EXTRACT PROVIDED —
================================

Did you ever adjust the eccentrics in Mikes car?

When I installed them they were just set to match each other. I don’t remember how I chose to set them ( I think I put them in to reduce excess camber…but that was a while ago) , but after I installed them I had the car measured on an alignment rack to make sure they weren’t wacky and never adjusted them at all.

I got them for a bargain price from a guy getting out of IT racing and put them in because I had them. Otherwise I think I would have gone non adjustable.

Ric


#4

Igor, Thanks for the reply. After reading those articles, I am going to run the non-adj and hope for the best. It will make the rear suspension job go a lot quicker.

Ed


#5

Ric - we have not checked the alignment in the rear. Tire wear seems OK, but probably not a bad idea, now that I know they are eccentric. Never really noticed - just checked to make sure the bolts were tight before each race.

Ed


#6

Yup! You have eccentrics and didn’t even know it!

Ric


#7

I have the rear K Macs front and rear. A local Legends Car racer is the alignment guy at the local Benz delaership. He bought the dealer’s old rack and installed it in his garage at home.

He set my fronts (easy and quick) and rears (about 2 hours) and charged me all of $60.00. I couldn’t write the check fast enough!

I have also referred several guys to him and have him check mine at the beginning of every season. At the rear, we’re able to get -1.5 camber and zero toe which works for me. The car is very balanced and the tire wear is even. I know that even tire wear doesn’t always translate into the quickest lap times but it’s a factor in my racing budget.

Carter


#8

Kmac’s eccentric rtabs are ok, but not the IE rear camber/toe kit? I guess I’ll get the Kmac’s instead of the oem’s bushings.

================================

DATASET CONTENT —
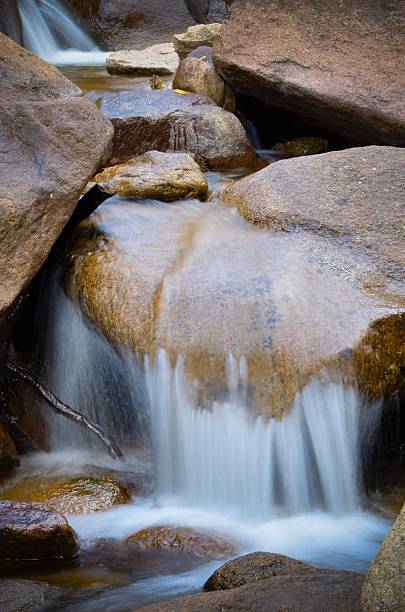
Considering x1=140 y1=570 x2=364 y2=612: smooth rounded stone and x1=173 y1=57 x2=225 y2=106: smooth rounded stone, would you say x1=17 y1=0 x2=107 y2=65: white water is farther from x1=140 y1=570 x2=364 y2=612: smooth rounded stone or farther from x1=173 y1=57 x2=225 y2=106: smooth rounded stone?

================================

SHORT PROBLEM —
Answer these questions from the forum thread on suspension eccentrics:
1. From whom did Ric get his eccentrics?
2. What did Ed check before each race?
3. What rear camber and toe settings is Carter able to get?

SOLUTION FOR THIS EXERCISE —
1. A guy getting out of IT racing, at a bargain price.
2. That the bolts were tight.
3. -1.5 camber and zero toe.